Starting at the line that contains "Of the two items" and ending with the last line of the material below, reproduce those lines with every "sponsor board" renamed "advertising board" and nothing else changed.

## RECORD EXCERPTS
■ ■ ■ ■

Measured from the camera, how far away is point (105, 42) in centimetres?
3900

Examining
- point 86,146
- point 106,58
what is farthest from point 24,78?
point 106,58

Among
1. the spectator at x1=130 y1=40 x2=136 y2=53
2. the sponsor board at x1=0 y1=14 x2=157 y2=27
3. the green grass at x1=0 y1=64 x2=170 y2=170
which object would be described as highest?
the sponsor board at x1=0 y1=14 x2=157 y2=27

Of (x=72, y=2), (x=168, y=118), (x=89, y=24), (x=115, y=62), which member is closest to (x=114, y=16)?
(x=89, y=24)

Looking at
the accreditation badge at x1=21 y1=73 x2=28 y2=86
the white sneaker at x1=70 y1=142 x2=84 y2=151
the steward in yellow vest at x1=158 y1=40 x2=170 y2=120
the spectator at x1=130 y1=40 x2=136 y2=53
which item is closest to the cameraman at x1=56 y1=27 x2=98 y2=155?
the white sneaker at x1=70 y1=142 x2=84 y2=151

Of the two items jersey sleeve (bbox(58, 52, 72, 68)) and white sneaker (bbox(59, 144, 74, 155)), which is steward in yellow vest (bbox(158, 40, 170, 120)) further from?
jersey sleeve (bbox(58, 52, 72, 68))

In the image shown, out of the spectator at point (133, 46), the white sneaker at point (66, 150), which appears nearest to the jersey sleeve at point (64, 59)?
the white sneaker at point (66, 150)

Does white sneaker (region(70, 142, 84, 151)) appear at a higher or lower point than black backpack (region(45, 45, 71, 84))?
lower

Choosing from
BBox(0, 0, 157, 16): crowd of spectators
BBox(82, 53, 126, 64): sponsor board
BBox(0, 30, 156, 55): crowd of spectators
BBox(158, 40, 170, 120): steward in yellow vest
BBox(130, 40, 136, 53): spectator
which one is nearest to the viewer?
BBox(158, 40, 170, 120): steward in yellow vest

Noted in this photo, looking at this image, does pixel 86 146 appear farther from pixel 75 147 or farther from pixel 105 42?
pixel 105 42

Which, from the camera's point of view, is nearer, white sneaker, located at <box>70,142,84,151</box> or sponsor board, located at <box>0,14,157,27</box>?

■ ■ ■ ■

## THE SOLUTION
Of the two items jersey sleeve (bbox(58, 52, 72, 68)) and white sneaker (bbox(59, 144, 74, 155)), which is steward in yellow vest (bbox(158, 40, 170, 120)) further from?
jersey sleeve (bbox(58, 52, 72, 68))

In the image shown, out of the spectator at point (133, 46), the white sneaker at point (66, 150), which appears nearest to the jersey sleeve at point (64, 59)?
the white sneaker at point (66, 150)

Does white sneaker (region(70, 142, 84, 151)) appear at a higher or lower point than black backpack (region(45, 45, 71, 84))?
lower

Choosing from
BBox(0, 0, 157, 16): crowd of spectators
BBox(82, 53, 126, 64): advertising board
BBox(0, 30, 156, 55): crowd of spectators
BBox(158, 40, 170, 120): steward in yellow vest
BBox(130, 40, 136, 53): spectator
which one is nearest to the viewer?
BBox(158, 40, 170, 120): steward in yellow vest

Noted in this photo, looking at this image, does pixel 86 146 appear farther from pixel 75 147 or farther from pixel 105 42?
pixel 105 42

Which, from the camera's point of view, is nearer, white sneaker, located at <box>70,142,84,151</box> or advertising board, located at <box>0,14,157,27</box>?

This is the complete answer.